▶ Directive
Make a verbatim copy of the entries below; pictures stay out.

>> BEGIN Extracted information

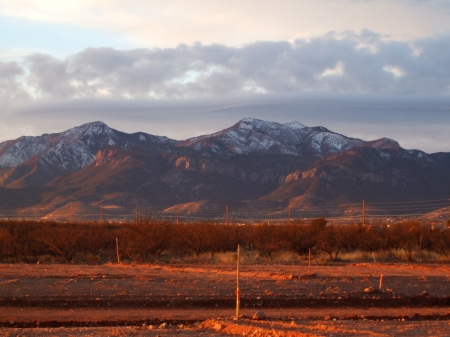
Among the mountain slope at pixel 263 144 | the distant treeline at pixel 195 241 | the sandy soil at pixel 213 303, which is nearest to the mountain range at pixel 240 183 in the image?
the mountain slope at pixel 263 144

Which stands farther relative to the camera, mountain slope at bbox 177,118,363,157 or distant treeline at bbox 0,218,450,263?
mountain slope at bbox 177,118,363,157

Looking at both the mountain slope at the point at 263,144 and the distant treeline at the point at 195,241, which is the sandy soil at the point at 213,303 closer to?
the distant treeline at the point at 195,241

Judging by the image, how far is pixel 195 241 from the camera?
39.4 meters

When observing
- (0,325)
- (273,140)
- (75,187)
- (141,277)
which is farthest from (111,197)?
(0,325)

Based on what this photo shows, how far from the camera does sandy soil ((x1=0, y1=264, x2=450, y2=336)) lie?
47.6 feet

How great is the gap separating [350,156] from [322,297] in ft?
396

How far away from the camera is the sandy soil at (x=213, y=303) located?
47.6 feet

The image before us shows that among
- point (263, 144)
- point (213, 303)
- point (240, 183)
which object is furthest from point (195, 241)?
point (263, 144)

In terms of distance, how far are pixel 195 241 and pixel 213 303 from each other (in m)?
19.8

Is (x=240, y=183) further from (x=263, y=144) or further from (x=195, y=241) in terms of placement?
(x=195, y=241)

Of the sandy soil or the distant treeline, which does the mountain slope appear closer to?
the distant treeline

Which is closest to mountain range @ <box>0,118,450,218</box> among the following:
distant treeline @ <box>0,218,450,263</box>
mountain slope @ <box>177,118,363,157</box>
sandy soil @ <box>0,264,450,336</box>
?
mountain slope @ <box>177,118,363,157</box>

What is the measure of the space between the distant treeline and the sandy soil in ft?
25.7

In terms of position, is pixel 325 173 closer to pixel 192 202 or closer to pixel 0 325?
pixel 192 202
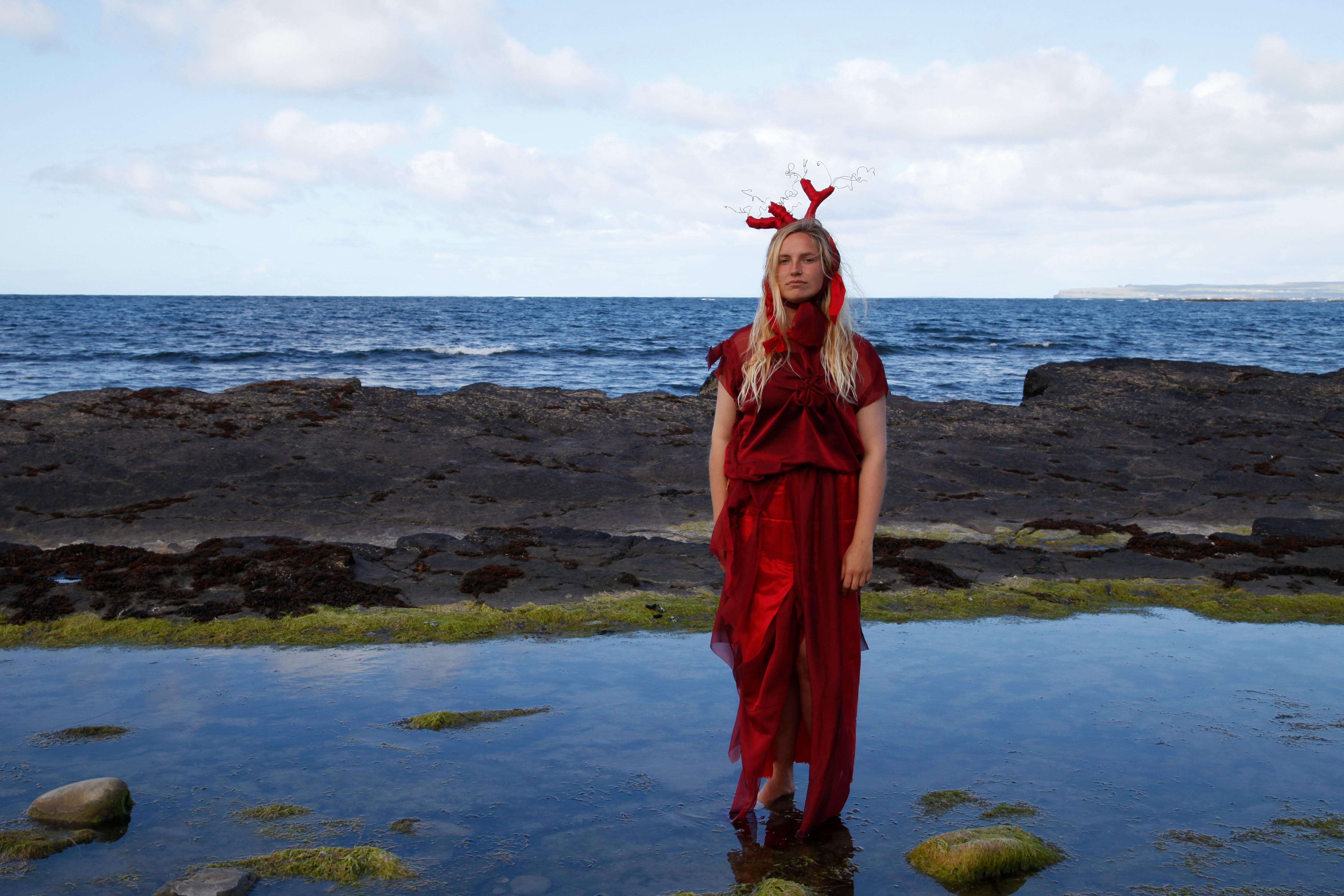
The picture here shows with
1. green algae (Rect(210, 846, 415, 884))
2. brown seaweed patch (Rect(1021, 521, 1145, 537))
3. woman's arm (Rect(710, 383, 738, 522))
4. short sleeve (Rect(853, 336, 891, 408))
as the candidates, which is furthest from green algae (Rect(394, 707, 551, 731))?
brown seaweed patch (Rect(1021, 521, 1145, 537))

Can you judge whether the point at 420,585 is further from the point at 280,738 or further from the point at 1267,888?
the point at 1267,888

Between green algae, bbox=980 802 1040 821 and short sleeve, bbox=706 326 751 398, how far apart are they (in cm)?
177

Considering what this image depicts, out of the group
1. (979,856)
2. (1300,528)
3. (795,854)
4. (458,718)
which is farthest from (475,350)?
(979,856)

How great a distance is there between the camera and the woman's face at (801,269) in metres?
3.47

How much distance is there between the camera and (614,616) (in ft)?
20.0

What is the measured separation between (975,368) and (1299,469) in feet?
86.7

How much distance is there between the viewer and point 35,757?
3859 millimetres

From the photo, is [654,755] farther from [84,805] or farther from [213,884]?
[84,805]

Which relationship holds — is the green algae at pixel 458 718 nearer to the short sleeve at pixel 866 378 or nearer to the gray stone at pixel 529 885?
the gray stone at pixel 529 885

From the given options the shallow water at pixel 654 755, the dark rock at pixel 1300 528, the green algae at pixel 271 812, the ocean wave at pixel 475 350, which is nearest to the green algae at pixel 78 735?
the shallow water at pixel 654 755

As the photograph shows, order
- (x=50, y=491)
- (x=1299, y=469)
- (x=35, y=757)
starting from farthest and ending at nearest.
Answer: (x=1299, y=469)
(x=50, y=491)
(x=35, y=757)

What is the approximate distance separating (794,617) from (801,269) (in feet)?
4.06

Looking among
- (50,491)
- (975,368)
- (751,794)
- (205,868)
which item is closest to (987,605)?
(751,794)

>> END Extracted information

▶ Final answer
Among the mountain slope at pixel 263 144 | the distant treeline at pixel 195 241 | the sandy soil at pixel 213 303, which is nearest to the mountain range at pixel 240 183 in the image?
the mountain slope at pixel 263 144

Which stands farther relative to the camera, mountain slope at bbox 177,118,363,157 or distant treeline at bbox 0,218,450,263?
mountain slope at bbox 177,118,363,157

Looking at both the mountain slope at the point at 263,144 and the distant treeline at the point at 195,241, which is the sandy soil at the point at 213,303 closer to?
the distant treeline at the point at 195,241

Judging by the image, how far is pixel 195 241 from the camera?
39.4 meters

When observing
- (0,325)
- (273,140)
- (75,187)
- (141,277)
which is farthest from (111,197)?
(0,325)

Based on what this photo shows, how far from the camera does sandy soil ((x1=0, y1=264, x2=450, y2=336)) lie?
47.6 feet

How great is the gap separating [350,156] from [322,297] in ft?
396

How far away from the camera is the sandy soil at (x=213, y=303) located?
47.6 feet

The image before us shows that among
- point (263, 144)
- point (213, 303)
- point (240, 183)
which object is furthest from point (195, 241)?
point (263, 144)

In terms of distance, how far are pixel 195 241 and pixel 213 303 from each other (in m)?
19.8

Is (x=240, y=183) further from (x=263, y=144) or further from (x=195, y=241) in terms of placement?
(x=195, y=241)

Of the sandy soil or the distant treeline, which does the mountain slope appear closer to?
the distant treeline

Which is closest to mountain range @ <box>0,118,450,218</box> among the following:
distant treeline @ <box>0,218,450,263</box>
mountain slope @ <box>177,118,363,157</box>
sandy soil @ <box>0,264,450,336</box>
?
mountain slope @ <box>177,118,363,157</box>

What is the measure of the space between the distant treeline and the sandy soil in ft?
25.7

In terms of position, is pixel 325 173 closer to pixel 192 202 or closer to pixel 0 325?
pixel 192 202
The picture here shows with
1. green algae (Rect(210, 846, 415, 884))
2. brown seaweed patch (Rect(1021, 521, 1145, 537))
3. woman's arm (Rect(710, 383, 738, 522))
4. short sleeve (Rect(853, 336, 891, 408))
as the candidates, which is furthest from green algae (Rect(394, 707, 551, 731))?
brown seaweed patch (Rect(1021, 521, 1145, 537))

Can you judge whether the point at 420,585 is further from the point at 280,738 or further from the point at 1267,888?
the point at 1267,888

Between green algae, bbox=980 802 1040 821 and short sleeve, bbox=706 326 751 398, how far apart are they (in cm)?
177

Considering what this image depicts, out of the group
1. (979,856)
2. (1300,528)
3. (795,854)
4. (458,718)
which is farthest from (475,350)?
(979,856)

How great a distance is there between the camera and the woman's face at (801,269) in metres?
3.47

How much distance is there between the camera and (614,616) (in ft)?
20.0

What is the measured separation between (975,368) and (1299,469) in feet?
86.7

How much distance is there between the viewer and point 35,757?
3859 millimetres

From the photo, is [654,755] farther from [84,805] or farther from [213,884]?
[84,805]

Which relationship holds — is the green algae at pixel 458 718 nearer to the short sleeve at pixel 866 378 or nearer to the gray stone at pixel 529 885?
the gray stone at pixel 529 885

From the given options the shallow water at pixel 654 755, the dark rock at pixel 1300 528, the green algae at pixel 271 812, the ocean wave at pixel 475 350, which is nearest to the green algae at pixel 78 735?
the shallow water at pixel 654 755

As the photograph shows, order
- (x=50, y=491)
- (x=1299, y=469)
- (x=35, y=757)
starting from farthest and ending at nearest.
Answer: (x=1299, y=469)
(x=50, y=491)
(x=35, y=757)

What is the approximate distance separating (794,617) from (801,269) (in feet)?
4.06

Looking among
- (50,491)
- (975,368)
- (751,794)
- (205,868)
which item is closest to (987,605)?
(751,794)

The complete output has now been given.